Malware known as Emotet makes a return to dominate the current threats in circulation.
Emotet, a malware once considered one of the most destructive of the last decade, has made a remarkable comeback and is now the most common malware family in circulation, according to recent findings by HP Wolf Security and Netskope Threat Labs.
During the first quarter of this year, Emotet represented 9% of all malware identified by HP Wolf Security.

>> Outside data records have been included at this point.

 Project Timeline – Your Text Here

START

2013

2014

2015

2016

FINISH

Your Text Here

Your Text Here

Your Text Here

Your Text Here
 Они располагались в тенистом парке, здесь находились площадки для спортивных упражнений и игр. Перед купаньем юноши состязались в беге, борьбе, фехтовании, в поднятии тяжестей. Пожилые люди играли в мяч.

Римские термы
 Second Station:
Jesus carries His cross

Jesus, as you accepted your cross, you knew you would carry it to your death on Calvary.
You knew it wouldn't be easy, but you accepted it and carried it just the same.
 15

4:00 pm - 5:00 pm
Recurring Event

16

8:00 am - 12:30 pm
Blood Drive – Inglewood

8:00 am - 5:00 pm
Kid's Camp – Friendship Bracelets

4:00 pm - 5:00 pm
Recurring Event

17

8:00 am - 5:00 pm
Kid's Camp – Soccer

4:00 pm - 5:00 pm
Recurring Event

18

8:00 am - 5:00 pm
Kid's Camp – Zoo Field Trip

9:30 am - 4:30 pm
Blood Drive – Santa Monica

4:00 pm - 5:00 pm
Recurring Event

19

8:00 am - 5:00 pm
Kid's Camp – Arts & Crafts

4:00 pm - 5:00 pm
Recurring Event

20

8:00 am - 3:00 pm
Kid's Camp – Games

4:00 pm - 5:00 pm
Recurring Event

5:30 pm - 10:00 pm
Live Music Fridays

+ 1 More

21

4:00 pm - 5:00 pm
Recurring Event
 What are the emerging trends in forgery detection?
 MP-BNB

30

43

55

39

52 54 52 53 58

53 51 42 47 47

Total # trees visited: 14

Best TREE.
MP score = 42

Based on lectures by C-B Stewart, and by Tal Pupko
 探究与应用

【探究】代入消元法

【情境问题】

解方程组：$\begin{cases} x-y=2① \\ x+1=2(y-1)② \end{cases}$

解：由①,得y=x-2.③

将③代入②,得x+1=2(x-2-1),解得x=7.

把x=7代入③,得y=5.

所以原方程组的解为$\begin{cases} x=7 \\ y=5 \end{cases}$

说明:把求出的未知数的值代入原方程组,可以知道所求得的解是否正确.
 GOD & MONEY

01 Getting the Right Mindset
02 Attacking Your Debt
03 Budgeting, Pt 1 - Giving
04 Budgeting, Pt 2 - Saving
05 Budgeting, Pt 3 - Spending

This resurgence is evident in the numerous variants of malicious link files being spread by Emotet, with Netskope Threat Labs observing a few hundred different variants so far.
Ray Canzanese, threat research director at Netskope Threat Labs, stated that Emotet is not disappearing despite Office files becoming harder to weaponize. The group behind the newly regrouped Emotet botnet is a specialized cybercriminal group that operates infrastructure vertically integrated like legitimate enterprises. However, no specific unique name for the group was clearly identified in the available search results.
The threat actor behind Emotet has shown a remarkable adaptability, shifting away from Microsoft Office as a point of attack. In late April, Emotet temporarily switched from Office documents to link files, according to HP Wolf Security. This rapid shift is likely a foreseeable reaction to increasingly well-protected companies.
Email remains the most common vector for malware distribution, representing 69% of threats, according to HP Wolf Security. Emotet continues to embed malware in Microsoft Office macros, mostly targeting Japanese organizations with malicious Excel spreadsheets using email thread hijacking.
HP Wolf Security detected a quarterly increase of 476% in Java archive files and a 42% increase in JavaScript files. Despite Microsoft recently beginning to block macros obtained from the internet by default, many individuals still have macros enabled. These macros can still be a point of vulnerability for users who click on the wrong thing.
The quick recovery of Emotet, following an international crackdown, emphasizes the threat actor's ability to change tactics and targets. Between the fourth quarter of 2021 and the first quarter of 2022, there was a 2,823% increase in Emotet malicious spam campaigns.
However, there's some good news. Netskope earlier this week said the number of malicious Office documents it blocked through its platform has returned to pre-Emotet levels. This suggests that the efforts to combat Emotet are having an impact, but vigilance remains crucial.
HP Wolf Security detected threats using 545 different malware families during Q1, with Emotet, AgentTesla, and Nemucod as the top three. The battle against cyber threats like Emotet is an ongoing one, requiring constant updates and adaptability from security providers and users alike.